夜更かしさせないためにも静かに家に入る。
[カチャ…]
真司「あ、お帰り。」
真司がまたテーブルで勉強していた。
虎雅「ただいま。みんな寝たよね?」
真司「うん、10分くらい前にね。先風呂入る?」
虎雅「ううん、腹減ったからご飯先に食べる。」
真司「じゃ先に入ってくる。ご飯、冷蔵庫にあるよ。」
虎雅「ありがとう。」
真司はテキパキと勉強道具を片付けて、風呂に入った。
冷蔵庫に入っていたのはマグロ丼。
昼から何も食べてなく、マグロを見ただけでよだれが出てお腹が鳴る。
水と箸を準備して椅子に座る。
虎雅「いただきます。」
TVの音をなるべく小さくしながらご飯を食べる。
空っぽの胃が喜んでいるのがわかる。
あー、うまい。
一食抜いただけでこんなにもご飯が美味しくなるのか。
あっという間に食べ終わり、ポケーとTVを眺める。
見ているのに何も情報が入ってこない。
多分、疲れているんだろう。
今日は色々情報を貰いすぎて、頭が疲れているのかな。
明日から訓練をするみたいだけど、お弁当持っていったほうがいいかな。
あ、そうだ。明日夜ご飯の当番、僕だった。
冷蔵庫を見る。
真司がある程度買い物をしていてくれたらしく、
冷蔵庫には食材が詰まっていた。
真司、ありがとう。
心の中で感謝をし、何を作るか考える。
3品くらい作っておいて、好きなの食べてもらおう。
食材を出し、作り始める。
しばらくすると風呂からドライヤーの音が聞こえる。
そろそろ真司の風呂が終わる。
僕も続けて入れるように手を早めてタッパーに詰める。
お米も炊いておこう。
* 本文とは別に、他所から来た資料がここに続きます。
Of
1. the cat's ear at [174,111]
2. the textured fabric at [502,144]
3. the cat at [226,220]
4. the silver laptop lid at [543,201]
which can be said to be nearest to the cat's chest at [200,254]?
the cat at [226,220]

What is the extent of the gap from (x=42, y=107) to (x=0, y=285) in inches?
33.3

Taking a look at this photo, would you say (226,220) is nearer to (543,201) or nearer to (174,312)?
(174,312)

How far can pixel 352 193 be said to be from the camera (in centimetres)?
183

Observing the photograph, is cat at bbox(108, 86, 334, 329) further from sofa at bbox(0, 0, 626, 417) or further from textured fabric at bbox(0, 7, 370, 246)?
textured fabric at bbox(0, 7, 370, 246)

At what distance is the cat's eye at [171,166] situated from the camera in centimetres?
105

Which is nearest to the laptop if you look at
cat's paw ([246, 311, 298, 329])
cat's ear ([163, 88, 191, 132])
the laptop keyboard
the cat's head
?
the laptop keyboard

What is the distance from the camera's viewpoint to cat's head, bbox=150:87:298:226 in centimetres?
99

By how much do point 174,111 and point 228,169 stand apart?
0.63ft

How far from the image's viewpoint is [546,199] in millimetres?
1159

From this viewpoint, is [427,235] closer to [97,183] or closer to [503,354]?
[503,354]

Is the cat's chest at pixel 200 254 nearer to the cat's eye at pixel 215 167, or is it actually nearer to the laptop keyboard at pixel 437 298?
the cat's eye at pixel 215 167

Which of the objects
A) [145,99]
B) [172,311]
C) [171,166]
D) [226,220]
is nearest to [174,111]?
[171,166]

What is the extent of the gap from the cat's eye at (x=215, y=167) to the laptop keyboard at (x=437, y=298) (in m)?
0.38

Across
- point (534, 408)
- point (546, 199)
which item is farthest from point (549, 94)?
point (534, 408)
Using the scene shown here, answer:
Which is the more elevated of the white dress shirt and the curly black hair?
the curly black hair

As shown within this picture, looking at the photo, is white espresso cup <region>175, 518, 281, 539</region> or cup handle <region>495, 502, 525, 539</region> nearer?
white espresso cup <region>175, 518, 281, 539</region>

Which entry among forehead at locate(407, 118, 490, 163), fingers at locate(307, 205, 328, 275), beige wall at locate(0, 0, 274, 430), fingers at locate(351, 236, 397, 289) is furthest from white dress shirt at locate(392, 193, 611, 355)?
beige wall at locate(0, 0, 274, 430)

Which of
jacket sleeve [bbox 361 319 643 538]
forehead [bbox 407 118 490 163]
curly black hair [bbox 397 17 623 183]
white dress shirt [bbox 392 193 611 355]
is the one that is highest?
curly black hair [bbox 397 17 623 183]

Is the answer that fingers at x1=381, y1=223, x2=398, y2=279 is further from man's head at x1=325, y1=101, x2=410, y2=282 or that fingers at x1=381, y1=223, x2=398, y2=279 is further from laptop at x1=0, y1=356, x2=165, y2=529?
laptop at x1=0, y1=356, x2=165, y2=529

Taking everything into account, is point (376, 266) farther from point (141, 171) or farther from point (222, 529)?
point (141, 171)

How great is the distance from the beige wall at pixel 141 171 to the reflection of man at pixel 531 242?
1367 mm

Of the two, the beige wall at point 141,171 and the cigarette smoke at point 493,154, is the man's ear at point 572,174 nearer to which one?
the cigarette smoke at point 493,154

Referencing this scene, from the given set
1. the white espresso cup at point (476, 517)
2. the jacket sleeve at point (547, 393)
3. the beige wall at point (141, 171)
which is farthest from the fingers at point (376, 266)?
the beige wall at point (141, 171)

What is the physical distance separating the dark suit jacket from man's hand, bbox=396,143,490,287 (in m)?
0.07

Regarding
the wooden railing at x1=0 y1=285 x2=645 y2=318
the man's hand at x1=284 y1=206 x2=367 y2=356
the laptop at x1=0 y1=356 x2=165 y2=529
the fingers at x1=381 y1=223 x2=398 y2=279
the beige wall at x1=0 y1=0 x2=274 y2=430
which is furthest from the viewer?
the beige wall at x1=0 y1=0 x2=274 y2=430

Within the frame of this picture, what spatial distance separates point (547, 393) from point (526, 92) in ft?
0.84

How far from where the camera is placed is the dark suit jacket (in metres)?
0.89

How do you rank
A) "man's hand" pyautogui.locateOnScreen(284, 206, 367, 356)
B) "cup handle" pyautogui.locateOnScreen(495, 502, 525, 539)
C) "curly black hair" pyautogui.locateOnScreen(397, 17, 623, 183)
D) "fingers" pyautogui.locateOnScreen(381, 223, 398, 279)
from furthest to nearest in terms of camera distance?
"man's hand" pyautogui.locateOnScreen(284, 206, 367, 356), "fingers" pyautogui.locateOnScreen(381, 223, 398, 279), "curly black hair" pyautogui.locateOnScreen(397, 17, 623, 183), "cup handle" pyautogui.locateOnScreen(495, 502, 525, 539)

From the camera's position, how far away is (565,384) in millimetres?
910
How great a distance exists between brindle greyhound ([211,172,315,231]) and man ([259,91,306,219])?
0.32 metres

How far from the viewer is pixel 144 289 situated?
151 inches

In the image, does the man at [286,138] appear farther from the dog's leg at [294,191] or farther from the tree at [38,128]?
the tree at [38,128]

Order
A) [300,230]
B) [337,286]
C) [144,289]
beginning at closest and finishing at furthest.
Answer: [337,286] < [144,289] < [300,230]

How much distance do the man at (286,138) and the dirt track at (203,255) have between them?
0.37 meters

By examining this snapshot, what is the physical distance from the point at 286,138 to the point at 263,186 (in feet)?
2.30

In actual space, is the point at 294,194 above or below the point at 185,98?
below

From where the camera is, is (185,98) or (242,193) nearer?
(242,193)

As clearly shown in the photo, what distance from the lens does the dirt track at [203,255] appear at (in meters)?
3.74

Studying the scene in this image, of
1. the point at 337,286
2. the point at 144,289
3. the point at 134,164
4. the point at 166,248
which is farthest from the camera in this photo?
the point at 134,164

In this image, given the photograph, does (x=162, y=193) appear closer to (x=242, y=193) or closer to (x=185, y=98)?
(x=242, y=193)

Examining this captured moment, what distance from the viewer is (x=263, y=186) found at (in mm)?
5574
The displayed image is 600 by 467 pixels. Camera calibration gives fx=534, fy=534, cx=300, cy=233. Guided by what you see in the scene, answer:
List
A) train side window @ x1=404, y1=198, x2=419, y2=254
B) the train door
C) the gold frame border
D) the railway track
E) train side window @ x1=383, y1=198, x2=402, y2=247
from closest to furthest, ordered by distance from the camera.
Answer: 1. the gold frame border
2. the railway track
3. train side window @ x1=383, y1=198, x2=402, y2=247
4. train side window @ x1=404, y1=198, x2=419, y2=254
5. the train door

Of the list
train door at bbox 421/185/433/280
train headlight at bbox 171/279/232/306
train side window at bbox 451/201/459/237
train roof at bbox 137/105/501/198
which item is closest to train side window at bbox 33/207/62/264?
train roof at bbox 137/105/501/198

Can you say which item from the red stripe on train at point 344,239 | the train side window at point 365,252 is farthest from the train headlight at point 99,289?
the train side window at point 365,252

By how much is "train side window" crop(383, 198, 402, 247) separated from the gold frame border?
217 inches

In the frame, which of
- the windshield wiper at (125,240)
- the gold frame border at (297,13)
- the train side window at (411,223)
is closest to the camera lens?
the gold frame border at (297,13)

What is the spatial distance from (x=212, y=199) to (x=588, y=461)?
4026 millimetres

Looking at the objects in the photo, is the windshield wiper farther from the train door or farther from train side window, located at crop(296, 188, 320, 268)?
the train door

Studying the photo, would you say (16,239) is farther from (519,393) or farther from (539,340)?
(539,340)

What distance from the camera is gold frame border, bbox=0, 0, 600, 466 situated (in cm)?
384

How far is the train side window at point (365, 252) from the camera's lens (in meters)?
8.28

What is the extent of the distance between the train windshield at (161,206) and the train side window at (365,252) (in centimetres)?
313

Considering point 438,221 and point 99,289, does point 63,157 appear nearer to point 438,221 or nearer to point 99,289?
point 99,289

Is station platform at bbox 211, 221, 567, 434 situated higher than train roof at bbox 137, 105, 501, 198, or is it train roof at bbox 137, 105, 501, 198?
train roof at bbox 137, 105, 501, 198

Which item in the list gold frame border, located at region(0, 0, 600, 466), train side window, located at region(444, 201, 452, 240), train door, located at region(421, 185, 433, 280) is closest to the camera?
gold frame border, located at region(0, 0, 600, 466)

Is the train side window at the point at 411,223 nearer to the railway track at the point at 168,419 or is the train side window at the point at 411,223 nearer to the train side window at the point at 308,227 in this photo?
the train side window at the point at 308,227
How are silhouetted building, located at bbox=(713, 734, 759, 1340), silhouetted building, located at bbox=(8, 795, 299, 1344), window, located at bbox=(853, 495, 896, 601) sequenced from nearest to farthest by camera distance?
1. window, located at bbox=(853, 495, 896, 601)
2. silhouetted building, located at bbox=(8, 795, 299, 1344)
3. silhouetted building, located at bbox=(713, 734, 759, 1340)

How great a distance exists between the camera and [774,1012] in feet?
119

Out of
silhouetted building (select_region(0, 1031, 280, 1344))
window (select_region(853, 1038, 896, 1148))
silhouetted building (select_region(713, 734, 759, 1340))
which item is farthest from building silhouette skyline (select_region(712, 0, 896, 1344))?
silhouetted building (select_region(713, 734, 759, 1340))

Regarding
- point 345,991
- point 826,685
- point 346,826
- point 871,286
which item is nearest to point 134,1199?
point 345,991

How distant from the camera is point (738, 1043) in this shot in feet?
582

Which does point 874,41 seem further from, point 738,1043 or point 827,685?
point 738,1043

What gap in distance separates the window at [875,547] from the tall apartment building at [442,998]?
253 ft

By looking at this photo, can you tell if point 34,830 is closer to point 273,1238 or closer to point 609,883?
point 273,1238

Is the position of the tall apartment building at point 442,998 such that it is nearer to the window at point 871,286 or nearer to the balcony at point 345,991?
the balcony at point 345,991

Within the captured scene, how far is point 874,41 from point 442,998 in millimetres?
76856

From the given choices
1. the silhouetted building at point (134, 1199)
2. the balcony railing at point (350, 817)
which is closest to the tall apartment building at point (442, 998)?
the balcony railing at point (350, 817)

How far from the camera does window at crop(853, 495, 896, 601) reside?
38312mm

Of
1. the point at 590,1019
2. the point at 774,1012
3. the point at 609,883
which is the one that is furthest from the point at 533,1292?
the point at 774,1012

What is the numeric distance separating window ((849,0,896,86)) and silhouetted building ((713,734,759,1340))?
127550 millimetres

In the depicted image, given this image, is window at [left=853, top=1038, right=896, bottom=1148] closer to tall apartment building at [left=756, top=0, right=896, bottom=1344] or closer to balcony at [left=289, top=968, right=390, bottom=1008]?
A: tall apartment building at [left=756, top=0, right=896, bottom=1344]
明日の朝、おにぎり作って持ってこ。
真司「ご飯、作ってんの?」
真司が風呂からあがって来た。
虎雅「うん。3品作ったから好きなの食べてね。」
真司「明日もいないの?」
虎雅「うん、いつもより帰り遅くなるかもしれないから作っといた。」
真司「虎雅にぃ、勉強できるの?」
虎雅「うん。暇な時、参考書見てもいいって。」
真司「ふーん、いいとこだね。どんな人働いてるの?」
虎雅「えっと…、個性的な人が多いかな。楽しいよ。」
真司「よかったね。ちょっと心配だったんだ。」
虎雅「なんで?」
真司「急に決めたバイト先だったからさ、劣悪だったらやめさせようってみんなで話してたんだ。」
虎雅「そっかそっか、大丈夫。個性は強いけどみんな優しい人達だから。心配かけてごめんな。」
…嘘ばっかりついてごめんな。
でも正直に話したところで信じてはくれないだろう。
真司「ううん、虎雅にぃが元気ならいいよ。じゃ、おやすみ。」
虎雅「おやすみ。」
真司は自分の部屋に行った。
なんか嘘をつくのって疲れるな。
今日はいろんなことがありすぎて疲れたから、さっさと寝よう。
パパッと風呂に入り、ベッドにダイブ。
みんなに心配かけないようにしないと。
でも…、自ら死線に出向こうとしてるんだよな。
明日からの稽古、本気で頑張って生きよう。
僕はアラームをセットして眠りについた。